*** Task input ***

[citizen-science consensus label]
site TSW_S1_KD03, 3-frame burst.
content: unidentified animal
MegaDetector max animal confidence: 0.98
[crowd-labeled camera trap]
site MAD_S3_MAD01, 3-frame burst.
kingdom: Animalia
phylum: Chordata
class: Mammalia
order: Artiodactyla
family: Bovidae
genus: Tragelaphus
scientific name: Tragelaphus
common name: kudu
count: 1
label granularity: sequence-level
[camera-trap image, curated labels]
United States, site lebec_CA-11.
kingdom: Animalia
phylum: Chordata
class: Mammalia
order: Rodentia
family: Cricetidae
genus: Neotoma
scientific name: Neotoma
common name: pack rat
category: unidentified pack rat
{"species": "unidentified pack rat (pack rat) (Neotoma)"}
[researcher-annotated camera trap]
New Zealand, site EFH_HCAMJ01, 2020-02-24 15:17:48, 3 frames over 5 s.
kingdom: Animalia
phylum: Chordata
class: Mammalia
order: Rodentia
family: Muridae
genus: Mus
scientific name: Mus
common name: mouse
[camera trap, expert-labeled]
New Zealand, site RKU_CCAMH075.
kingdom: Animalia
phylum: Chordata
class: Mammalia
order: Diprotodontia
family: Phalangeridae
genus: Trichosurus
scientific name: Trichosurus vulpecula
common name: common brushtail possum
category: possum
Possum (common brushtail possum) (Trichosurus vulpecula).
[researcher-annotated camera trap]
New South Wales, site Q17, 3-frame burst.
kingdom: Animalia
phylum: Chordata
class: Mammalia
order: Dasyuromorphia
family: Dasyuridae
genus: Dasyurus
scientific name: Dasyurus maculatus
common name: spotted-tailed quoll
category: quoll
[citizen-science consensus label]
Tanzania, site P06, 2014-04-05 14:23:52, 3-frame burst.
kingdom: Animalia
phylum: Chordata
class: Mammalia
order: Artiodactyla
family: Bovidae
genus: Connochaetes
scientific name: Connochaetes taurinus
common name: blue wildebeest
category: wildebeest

*** End of Task input ***

**What is required**
Bring together all lines from the listing that contain the word "labeled".

**Task answer**
[crowd-labeled camera trap]
[camera trap, expert-labeled]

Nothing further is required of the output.